TEXT SEGMENT
The Execution and Murder of Troy Anthony Davis


I am just back from Savannah, Georgia and from a powerful and very moving two days of sadness and renewal at the Troy Davis funeral. Spurred by Troy Davis’s absolute innocence of the 1989 murder of the off-duty police officer and his September 21st murder at the hands of the State of Georgia, to a new commitment to work toward an end to the death penalty.

As I saw Troy Anthony Davis’s mighty and courageous face on my computer screen here in Washington, DC on September 28, I prepared to fly to Savannah, Georgia to honor this man’s memory and to stand in solidarity with his sister Martina Correia (who herself is facing breast cancer but nonetheless has for years been a pillar of strength in advocating his innocence) and the rest of Troy’s family. I participated in two public gatherings in Troy’s honor over the two days, a Memorial Service and a Celebration of Life Service and Funeral. Between the two, there were a total of some 3,000 persons in attendance – both local and national.

As many of you know, it also happens that for quite a few years I have personally known and been in close contact with another innocent person on Death Row, having been in phone and mail correspondence and also having visited him with our daughter Emma three years ago and again this summer together with my housemate Jeff Long. His name is James P. Anderson and he has been a resident since 1979 (32 years) on Death Row at San Quentin Prison in California.

Like Troy Davis, James is demonstrably innocent of the double murder for which he was falsely charged with and convicted of by a whites-only jury in southern California. His attorney during the jury phase who was also a member of the California state senate can be heard on tape on his personal history proudly proclaiming his belief in the death penalty. The transcript of the trial shows that one of the twelve jurors had not been willing to vote for James’s guilt and so was “subjected to an extra-judicial experiment”. See three websites about James’s case:

www.todesstrafeusa.death_penalty/case_ca_anderson.htm  .

And also, write to James at: C-11400; 5EY39, San Quentin State Prison, San Quentin, CA 94974.

Thanks to having followed the Davis case over the last few years and from knowing James for years as well, my commitment is to fight with every breath in my lungs and every drop of blood in my body to end the death penalty in this self-described ‘land of the free and home of the brave’ which in reality perfects and practices each and every day the self-righteous and destructive doctrine of exceptionalism that is rampant in our body politic and political fabric. The death penalty is but one example of this.

[Collected data entries]

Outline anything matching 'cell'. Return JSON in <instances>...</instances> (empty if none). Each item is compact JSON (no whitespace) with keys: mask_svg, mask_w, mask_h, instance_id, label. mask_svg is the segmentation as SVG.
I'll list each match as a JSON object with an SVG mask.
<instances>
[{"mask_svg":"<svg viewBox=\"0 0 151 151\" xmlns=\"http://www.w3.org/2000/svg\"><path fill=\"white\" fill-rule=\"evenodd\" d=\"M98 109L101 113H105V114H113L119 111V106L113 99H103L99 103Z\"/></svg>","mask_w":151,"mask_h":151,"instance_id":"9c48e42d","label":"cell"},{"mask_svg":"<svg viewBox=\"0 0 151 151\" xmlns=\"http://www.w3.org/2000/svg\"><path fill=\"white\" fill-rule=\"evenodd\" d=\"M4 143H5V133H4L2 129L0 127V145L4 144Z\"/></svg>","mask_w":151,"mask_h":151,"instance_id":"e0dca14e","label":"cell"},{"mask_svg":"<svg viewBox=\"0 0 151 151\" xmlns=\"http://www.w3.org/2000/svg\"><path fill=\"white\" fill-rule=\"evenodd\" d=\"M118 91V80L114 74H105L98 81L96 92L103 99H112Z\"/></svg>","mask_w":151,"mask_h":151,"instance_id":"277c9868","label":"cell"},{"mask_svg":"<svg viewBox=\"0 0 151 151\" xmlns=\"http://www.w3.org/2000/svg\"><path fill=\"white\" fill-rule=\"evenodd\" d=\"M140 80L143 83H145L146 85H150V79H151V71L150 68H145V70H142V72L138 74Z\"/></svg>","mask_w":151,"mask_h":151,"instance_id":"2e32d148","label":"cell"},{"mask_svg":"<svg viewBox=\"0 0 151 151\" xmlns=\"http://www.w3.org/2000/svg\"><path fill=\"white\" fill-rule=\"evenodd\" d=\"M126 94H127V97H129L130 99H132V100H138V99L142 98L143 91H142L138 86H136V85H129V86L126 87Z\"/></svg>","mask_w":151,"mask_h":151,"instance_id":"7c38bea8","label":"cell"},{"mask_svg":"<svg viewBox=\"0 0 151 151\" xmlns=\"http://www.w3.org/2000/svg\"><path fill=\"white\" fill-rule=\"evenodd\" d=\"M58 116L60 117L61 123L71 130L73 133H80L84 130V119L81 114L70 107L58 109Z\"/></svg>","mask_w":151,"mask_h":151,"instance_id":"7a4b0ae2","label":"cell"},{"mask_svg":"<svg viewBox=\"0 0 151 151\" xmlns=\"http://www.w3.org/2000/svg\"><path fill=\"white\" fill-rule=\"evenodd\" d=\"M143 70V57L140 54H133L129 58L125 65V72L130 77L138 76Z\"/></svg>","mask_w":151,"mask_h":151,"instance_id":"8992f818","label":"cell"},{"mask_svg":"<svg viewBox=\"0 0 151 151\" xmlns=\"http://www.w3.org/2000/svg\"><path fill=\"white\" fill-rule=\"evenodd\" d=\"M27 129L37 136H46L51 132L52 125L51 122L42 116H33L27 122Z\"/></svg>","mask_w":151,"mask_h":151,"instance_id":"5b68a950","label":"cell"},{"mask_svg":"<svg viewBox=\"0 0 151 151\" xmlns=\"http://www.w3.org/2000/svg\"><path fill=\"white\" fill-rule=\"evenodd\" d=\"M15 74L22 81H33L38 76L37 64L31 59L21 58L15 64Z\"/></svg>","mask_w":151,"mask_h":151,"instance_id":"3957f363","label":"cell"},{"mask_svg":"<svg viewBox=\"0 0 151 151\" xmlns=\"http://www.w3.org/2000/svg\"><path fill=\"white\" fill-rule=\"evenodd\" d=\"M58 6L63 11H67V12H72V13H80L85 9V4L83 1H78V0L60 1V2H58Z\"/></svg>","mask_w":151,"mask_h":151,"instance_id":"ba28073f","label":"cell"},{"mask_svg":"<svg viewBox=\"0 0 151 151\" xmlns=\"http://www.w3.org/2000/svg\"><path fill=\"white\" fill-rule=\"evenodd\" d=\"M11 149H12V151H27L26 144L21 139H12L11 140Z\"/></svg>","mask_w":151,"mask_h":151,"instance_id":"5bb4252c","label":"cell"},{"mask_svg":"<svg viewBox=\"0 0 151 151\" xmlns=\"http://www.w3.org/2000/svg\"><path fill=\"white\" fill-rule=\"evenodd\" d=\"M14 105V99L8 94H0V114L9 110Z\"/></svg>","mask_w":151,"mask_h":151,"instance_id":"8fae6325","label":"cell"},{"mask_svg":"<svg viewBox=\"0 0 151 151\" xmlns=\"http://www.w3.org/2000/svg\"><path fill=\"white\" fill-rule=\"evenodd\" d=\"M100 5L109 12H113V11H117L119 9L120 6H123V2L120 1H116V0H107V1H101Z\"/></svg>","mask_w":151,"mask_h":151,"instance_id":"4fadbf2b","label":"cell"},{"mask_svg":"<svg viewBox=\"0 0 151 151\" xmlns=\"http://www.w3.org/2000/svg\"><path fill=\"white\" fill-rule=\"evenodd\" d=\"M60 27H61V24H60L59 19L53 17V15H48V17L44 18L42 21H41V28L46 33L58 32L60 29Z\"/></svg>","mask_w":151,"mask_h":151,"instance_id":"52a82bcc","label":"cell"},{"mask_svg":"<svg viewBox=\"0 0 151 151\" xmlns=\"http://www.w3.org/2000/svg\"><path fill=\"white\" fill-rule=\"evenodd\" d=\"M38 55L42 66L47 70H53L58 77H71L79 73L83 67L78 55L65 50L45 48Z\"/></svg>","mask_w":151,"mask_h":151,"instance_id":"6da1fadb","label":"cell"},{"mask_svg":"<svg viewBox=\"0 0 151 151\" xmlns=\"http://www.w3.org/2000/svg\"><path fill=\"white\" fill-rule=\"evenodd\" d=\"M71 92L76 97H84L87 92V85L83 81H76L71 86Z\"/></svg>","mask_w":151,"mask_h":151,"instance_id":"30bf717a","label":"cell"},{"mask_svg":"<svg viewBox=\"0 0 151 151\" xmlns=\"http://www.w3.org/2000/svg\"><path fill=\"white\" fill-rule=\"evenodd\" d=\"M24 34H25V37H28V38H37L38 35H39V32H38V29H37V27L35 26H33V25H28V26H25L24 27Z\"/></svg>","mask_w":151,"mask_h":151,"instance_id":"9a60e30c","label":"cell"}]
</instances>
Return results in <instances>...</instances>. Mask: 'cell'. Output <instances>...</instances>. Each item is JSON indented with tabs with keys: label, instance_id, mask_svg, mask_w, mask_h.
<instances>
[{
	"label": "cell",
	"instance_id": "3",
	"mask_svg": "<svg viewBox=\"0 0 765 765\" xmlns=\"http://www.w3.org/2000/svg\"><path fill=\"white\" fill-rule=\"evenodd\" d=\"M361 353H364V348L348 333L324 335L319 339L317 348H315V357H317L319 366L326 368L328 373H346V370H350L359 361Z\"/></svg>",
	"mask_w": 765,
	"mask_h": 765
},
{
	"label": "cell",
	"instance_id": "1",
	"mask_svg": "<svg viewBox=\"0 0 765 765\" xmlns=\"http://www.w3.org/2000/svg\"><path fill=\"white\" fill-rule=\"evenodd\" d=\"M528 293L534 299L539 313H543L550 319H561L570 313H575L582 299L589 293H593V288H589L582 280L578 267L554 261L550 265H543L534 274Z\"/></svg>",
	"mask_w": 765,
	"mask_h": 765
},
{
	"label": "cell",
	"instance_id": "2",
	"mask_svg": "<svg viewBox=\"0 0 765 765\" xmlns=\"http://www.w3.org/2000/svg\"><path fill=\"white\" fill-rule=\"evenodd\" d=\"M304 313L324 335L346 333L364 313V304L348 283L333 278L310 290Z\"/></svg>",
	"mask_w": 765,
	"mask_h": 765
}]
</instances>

ABOUT THIS EXERCISE
In the piece on the Troy Davis funeral, since what year has James P. Anderson been on Death Row at San Quentin Prison? The rows have no connection to the text.

THE ANSWER
Since 1979.